## [Extract provided]
Content starts

Louis Vauxcelles (/fr/; born Louis Meyer; 1 January 1870 – 21 July 1943) was a French art critic. He is credited with coining the terms Fauvism (1905) and Cubism (1908). He used several pseudonyms in various publications: Pinturrichio, Vasari, Coriolès, and Critias.

==Fauvism==
Vauxcelles was born in Paris. He coined the phrase 'les fauves' (translated as 'wild beasts') in a 1905 review of the Salon d'Automne exhibition to describe in a mocking, critical manner a circle of painters associated with Henri Matisse. As their paintings were exposed in the same room as a Donatello sculpture of which he approved, he stated his criticism and disapproval of their works by describing the sculpture as "a Donatello amongst the wild beasts."

Henri Matisse's Blue Nude (Souvenir de Biskra) appeared at the 1907 Indépendants, entitled Tableau no. III. Vauxcelles writes on the topic of Nu bleu:

I admit to not understanding. An ugly nude woman is stretched out upon grass of an opaque blue under the palm trees... This is an artistic effect tending toward the abstract that escapes me completely. (Vauxcelles, Gil Blas, 20 March 1907)

Vauxcelles described the group of 'Fauves':

A movement I consider dangerous (despite the great sympathy I have for its perpetrators) is taking shape among a small clan of youngsters. A chapel has been established, two haughty priests officiating. MM Derain and Matisse; a few dozen innocent catechumens have received their baptism. Their dogma amounts to a wavering schematicism that proscribes modeling and volumes in the name of I-don't-know-what pictorial abstraction. This new religion hardly appeals to me. I don't believe in this Renaissance... M. Matisse, fauve-in-chief; M. Derain, fauve deputy; MM. Othon Friesz and Dufy, fauves in attendance... and M. Delaunay (a fourteen-year-old-pupil of M. Metzinger...), infantile fauvelet. (Vauxcelles, Gil Blas, 20 March 1907).

Content ends

## [Problem requirements]
According to the text on Louis Vauxcelles, what name was he born with? The records are separate material and have no connection to the text on Louis Vauxcelles.

## [Source information]

Content starts

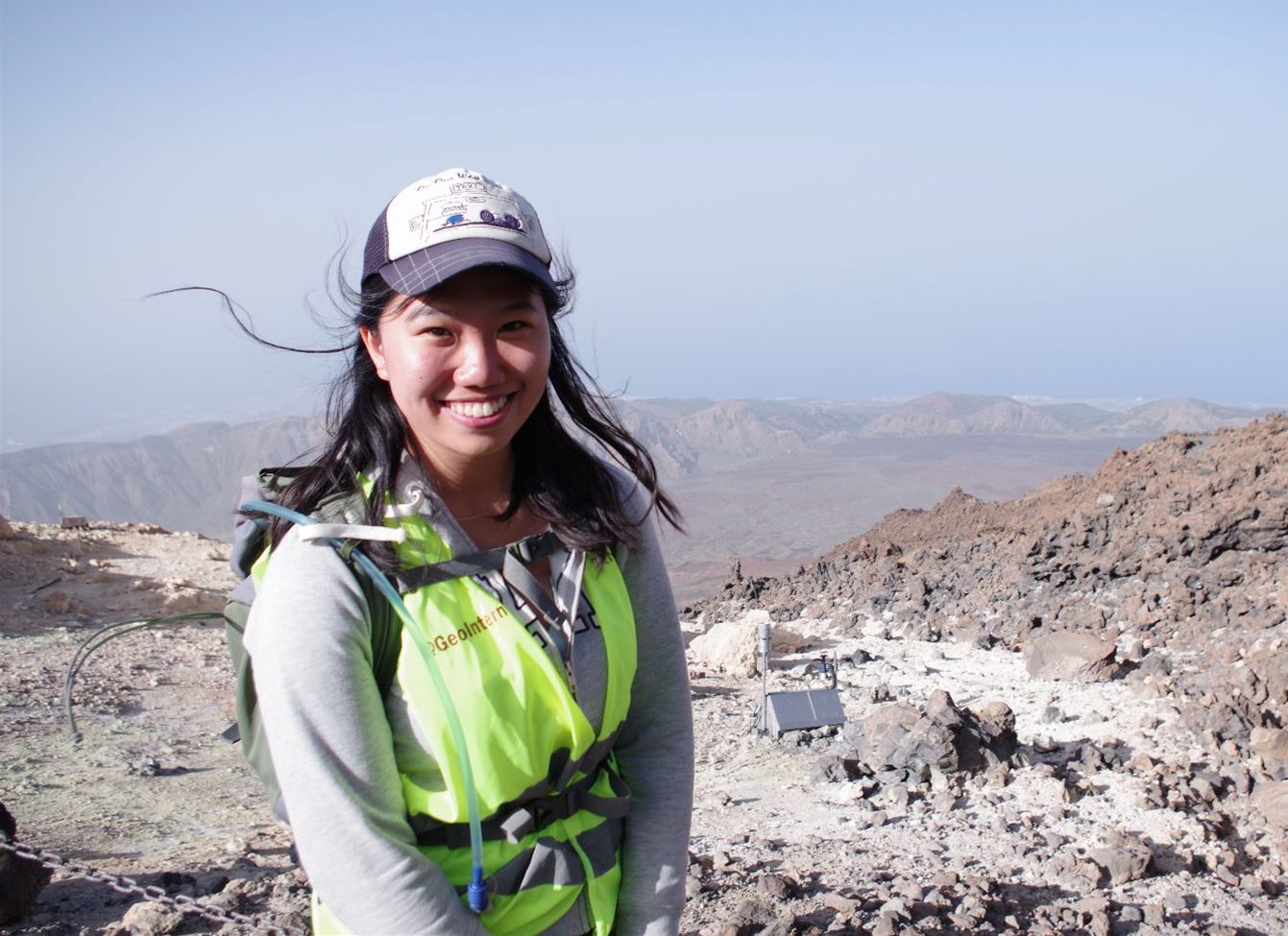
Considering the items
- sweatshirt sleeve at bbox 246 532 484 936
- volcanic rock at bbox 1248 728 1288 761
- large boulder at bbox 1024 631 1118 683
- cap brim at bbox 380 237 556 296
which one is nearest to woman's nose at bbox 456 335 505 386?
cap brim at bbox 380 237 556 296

Content ends
Content starts

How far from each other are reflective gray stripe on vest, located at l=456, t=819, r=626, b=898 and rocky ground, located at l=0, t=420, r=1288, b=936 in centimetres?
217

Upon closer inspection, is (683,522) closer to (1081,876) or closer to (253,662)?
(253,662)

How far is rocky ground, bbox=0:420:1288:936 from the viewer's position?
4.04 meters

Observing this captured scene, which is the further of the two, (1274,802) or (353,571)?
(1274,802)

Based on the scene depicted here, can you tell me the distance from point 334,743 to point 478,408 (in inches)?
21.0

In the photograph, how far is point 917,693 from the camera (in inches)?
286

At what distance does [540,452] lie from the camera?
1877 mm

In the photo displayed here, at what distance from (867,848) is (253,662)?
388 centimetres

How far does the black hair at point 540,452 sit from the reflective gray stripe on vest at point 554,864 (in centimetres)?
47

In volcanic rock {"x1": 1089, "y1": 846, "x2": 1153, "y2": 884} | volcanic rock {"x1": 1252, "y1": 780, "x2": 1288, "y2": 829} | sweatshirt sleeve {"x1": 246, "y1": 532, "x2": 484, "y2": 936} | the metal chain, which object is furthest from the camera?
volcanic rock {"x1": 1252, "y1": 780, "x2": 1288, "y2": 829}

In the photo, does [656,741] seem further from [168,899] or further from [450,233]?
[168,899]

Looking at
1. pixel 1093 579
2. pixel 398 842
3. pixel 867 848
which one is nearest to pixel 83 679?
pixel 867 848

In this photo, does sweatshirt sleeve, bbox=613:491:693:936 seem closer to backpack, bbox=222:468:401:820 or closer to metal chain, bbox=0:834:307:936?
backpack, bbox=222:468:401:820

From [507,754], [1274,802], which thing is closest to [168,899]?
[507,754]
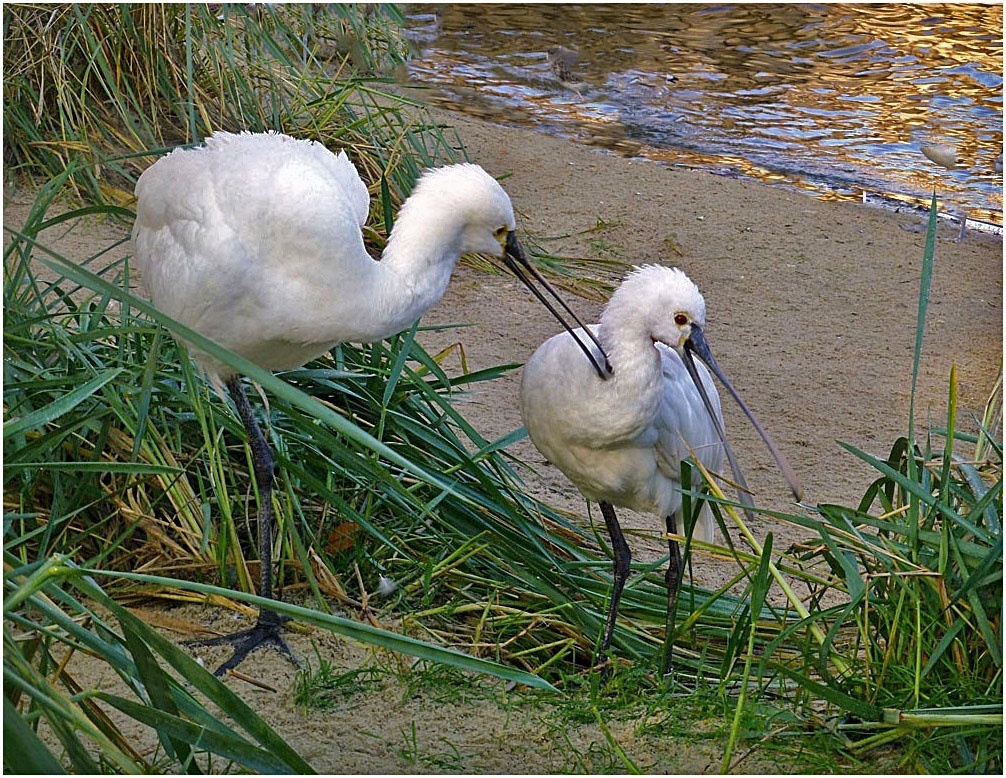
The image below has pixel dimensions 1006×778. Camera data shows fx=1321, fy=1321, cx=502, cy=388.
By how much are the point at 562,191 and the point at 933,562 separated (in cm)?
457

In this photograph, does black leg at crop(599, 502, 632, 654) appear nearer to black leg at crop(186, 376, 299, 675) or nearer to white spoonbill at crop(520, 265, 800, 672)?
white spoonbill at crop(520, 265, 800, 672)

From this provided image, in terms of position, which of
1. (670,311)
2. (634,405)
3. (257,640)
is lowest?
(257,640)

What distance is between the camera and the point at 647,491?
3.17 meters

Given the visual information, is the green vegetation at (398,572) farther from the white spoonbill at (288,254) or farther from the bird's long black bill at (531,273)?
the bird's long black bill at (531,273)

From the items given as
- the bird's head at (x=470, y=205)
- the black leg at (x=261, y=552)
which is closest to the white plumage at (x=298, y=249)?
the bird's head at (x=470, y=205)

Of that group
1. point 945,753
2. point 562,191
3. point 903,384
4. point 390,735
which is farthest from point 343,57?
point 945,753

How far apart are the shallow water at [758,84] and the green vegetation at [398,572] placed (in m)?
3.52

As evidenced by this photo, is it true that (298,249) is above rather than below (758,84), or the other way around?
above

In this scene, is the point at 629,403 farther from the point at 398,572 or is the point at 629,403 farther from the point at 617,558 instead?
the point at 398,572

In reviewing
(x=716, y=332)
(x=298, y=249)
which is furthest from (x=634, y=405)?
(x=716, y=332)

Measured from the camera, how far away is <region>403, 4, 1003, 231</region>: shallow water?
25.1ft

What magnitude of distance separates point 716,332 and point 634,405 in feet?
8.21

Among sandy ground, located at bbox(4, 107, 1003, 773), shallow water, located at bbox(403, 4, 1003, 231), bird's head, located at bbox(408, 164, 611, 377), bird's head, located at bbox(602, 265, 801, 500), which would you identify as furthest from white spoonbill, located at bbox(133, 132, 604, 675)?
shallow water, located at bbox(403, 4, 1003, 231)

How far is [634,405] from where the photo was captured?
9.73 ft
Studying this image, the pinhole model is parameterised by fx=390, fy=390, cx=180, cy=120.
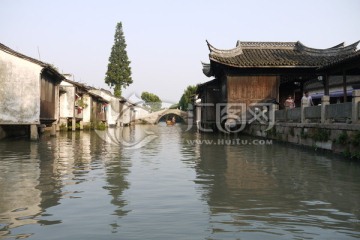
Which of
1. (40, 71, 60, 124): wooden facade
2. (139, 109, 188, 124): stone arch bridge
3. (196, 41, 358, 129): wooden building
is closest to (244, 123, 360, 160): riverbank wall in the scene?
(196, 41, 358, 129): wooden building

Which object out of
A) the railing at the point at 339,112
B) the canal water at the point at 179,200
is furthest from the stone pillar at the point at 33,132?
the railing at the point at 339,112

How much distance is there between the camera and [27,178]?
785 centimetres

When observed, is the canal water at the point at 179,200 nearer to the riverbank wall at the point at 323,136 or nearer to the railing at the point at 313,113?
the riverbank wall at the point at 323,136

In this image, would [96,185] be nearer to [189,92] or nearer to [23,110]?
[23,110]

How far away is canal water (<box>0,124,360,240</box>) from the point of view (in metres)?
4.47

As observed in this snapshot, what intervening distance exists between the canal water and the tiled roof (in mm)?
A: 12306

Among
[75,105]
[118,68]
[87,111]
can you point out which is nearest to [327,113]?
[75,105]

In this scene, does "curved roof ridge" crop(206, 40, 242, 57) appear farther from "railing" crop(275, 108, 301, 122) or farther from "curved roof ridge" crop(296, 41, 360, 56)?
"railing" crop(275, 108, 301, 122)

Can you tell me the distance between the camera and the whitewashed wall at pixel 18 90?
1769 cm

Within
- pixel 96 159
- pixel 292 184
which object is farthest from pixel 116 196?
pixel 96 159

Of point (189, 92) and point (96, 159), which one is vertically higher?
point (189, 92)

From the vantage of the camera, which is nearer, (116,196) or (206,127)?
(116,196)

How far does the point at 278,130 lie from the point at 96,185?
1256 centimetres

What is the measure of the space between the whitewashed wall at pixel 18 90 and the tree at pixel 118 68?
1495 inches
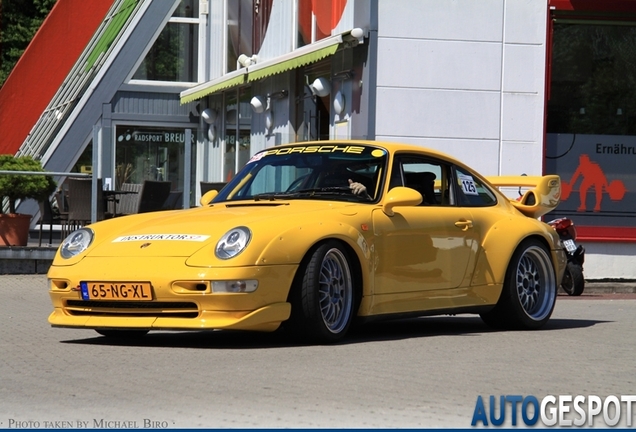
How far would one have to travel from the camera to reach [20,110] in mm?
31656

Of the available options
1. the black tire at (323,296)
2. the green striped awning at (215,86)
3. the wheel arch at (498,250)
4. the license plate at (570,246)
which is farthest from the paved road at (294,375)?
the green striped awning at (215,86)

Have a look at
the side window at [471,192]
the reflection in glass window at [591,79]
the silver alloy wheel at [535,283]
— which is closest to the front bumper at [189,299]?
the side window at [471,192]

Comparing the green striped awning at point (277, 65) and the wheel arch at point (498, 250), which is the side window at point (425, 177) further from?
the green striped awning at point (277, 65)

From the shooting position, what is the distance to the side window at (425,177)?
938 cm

Content ends
Content starts

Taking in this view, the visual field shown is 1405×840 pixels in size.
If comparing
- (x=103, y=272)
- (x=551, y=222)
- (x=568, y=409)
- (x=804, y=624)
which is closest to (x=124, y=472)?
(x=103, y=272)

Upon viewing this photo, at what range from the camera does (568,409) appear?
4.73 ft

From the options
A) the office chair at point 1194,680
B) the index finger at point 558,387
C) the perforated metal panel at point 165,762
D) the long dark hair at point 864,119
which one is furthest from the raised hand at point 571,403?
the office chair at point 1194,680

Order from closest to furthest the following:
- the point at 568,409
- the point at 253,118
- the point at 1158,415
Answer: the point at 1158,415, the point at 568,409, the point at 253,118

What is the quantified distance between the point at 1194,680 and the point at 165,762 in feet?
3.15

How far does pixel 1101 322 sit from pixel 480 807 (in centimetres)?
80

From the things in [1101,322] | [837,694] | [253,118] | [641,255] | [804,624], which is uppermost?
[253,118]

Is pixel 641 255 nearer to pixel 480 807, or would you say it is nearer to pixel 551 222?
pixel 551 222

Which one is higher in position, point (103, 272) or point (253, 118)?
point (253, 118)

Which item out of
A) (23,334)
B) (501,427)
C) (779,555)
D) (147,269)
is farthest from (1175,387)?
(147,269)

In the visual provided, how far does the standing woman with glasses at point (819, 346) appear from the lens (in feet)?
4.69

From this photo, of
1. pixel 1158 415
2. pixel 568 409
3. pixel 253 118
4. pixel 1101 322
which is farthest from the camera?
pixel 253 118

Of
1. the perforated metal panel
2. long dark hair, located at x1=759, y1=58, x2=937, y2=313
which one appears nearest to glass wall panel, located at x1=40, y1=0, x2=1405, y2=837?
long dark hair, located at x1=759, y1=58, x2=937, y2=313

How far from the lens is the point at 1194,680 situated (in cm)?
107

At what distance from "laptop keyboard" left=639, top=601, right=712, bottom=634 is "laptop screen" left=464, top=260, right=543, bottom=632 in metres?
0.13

Content ends

## [Your response]
Louis Meyer